Consignes >>
**a)** Selon le texte affiché, en faveur de quoi le rapport de force penchera-t-il de plus en plus ?
**b)** Dressez la liste des pays d'Asie que le texte affiché nomme parmi les nouveaux pays émergents.
**c)** Traduisez en anglais cette phrase du texte affiché : « Le rapport de force penchera de plus en plus en faveur de la région la plus influente. »

Texte affiché >>
┄┄┄┄┄┄┄┄┄┄

Le cycle infernal de l’information prend le dessus : on en parle, rien ne se fait vraiment, et presque tout le monde s’en désintéresse. En filigrane, c’est le refus de laisser les populations s’exprimer librement par le vote et sans pressions discrètes qu’il convient de revisiter en laissant aux vestiaires les “intérêts et les calculs géopolitiques” lesquels finissent par se neutraliser. Ces mystérieux calculs, censés organiser des “pré-carrés” visant principalement à faciliter l’accès aux matières premières des pays les moins influents ou à contrôler leur capacité productive par des méthodes légales (privatisations) ou illégales (corruption), finissent par créer le chaos au niveau des populations, au nom desquelles cette même communauté internationale estime avoir un droit légitime d’intervenir pour leur apporter un mieux-être.
En réalité, avec la montée de nouveaux pays émergents notamment ceux d’Asie dont la Chine, l’Inde, la République de Corée, etc., et la nomination d’un nouveau secrétaire général Ban Ki-Moon venant de cette région, la communauté internationale, qui fonctionnait plus sur le mode du rapport de force penchant en faveur du pays le plus influent, risque de changer graduellement. Le rapport de force penchera de plus en plus en faveur de la région la plus influente. Cela aura des conséquences incalculables sur la géopolitique et donc sur le mode de fonctionnement à venir du Conseil de sécurité. En fait, cela a déjà commencé.

┄┄┄┄┄┄┄┄┄┄

Enregistrements >>

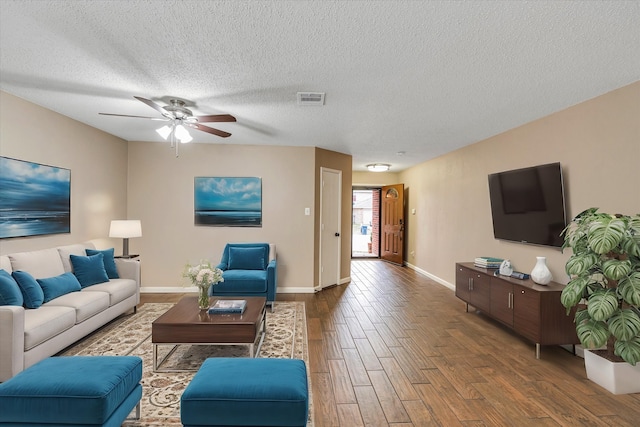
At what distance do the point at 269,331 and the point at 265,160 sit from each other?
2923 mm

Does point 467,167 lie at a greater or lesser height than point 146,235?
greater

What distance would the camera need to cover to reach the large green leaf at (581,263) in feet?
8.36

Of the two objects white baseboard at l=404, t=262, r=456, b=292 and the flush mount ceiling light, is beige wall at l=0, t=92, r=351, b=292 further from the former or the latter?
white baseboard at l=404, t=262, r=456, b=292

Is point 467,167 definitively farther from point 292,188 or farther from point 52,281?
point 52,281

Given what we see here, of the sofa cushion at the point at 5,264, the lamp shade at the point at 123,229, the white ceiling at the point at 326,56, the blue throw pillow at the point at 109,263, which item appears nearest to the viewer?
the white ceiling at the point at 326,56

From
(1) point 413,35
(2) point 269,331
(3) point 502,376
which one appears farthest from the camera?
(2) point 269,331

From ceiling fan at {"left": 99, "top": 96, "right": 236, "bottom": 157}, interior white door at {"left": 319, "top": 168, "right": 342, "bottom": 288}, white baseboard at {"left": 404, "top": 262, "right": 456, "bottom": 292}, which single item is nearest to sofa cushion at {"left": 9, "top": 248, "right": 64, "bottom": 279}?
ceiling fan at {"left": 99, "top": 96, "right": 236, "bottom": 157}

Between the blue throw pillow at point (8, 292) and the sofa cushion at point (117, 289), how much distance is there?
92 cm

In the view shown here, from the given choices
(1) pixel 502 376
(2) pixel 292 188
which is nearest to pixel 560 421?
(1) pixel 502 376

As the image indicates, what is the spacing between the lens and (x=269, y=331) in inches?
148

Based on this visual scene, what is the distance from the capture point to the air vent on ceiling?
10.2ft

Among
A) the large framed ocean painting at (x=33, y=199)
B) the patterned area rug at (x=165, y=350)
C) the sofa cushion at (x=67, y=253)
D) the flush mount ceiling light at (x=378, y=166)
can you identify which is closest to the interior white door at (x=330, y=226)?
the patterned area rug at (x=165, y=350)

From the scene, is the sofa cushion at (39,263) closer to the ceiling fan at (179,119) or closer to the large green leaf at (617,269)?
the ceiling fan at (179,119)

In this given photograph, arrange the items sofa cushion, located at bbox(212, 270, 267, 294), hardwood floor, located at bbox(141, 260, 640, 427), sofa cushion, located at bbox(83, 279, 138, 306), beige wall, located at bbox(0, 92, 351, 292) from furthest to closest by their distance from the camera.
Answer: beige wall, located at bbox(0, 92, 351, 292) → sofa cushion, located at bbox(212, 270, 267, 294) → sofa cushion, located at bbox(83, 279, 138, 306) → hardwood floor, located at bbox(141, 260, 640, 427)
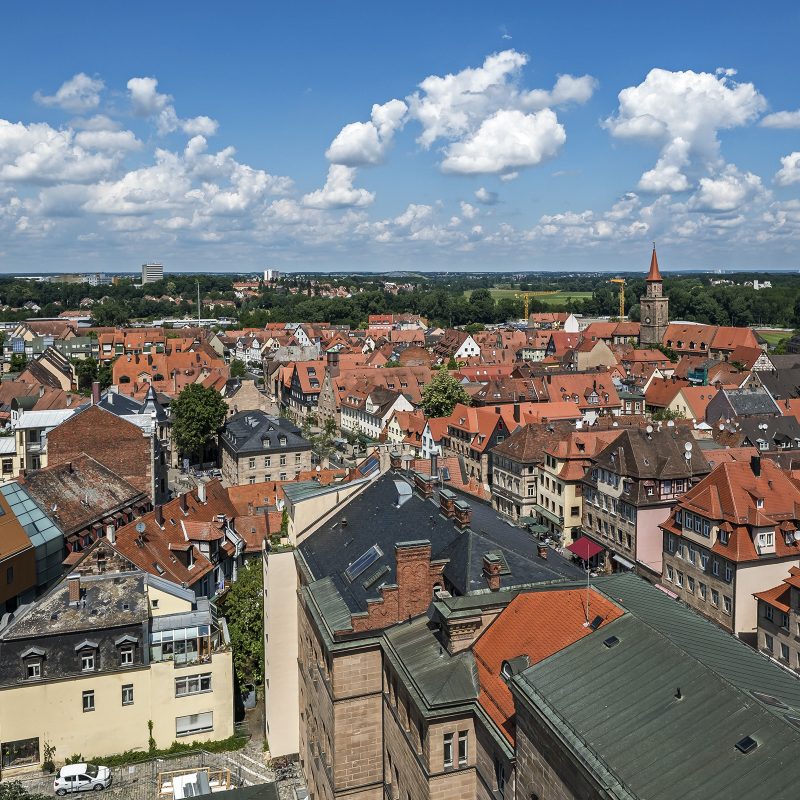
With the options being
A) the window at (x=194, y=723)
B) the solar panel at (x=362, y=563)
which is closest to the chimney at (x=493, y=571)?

┄┄┄┄┄┄┄┄┄┄

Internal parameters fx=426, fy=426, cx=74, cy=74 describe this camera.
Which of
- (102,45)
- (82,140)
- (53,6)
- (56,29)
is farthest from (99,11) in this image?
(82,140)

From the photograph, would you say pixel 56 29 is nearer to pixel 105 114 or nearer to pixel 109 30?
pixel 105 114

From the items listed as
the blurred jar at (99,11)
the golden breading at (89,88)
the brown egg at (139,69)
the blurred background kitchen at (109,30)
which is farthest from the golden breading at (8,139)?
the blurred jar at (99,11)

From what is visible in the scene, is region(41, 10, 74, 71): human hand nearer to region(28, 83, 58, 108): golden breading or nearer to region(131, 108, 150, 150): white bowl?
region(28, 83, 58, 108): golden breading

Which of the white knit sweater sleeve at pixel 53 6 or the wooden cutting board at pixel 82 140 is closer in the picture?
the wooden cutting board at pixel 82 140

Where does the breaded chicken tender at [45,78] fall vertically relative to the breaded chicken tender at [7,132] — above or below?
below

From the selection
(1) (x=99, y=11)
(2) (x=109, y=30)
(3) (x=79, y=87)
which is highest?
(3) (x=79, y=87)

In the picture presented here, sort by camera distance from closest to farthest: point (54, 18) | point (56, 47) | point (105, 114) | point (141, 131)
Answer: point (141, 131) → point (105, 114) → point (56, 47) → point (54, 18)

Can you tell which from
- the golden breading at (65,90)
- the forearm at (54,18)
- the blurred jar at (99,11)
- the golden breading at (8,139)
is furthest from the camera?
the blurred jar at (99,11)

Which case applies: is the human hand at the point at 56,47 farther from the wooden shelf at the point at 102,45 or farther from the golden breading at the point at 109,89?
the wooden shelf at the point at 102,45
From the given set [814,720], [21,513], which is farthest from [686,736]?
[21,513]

┄┄┄┄┄┄┄┄┄┄

Réponses rédigées >>
**a)** En faveur de la région la plus influente.

**b)** La Chine, l'Inde, la République de Corée

**c)** The balance of power will tilt more and more in favor of the most influential region.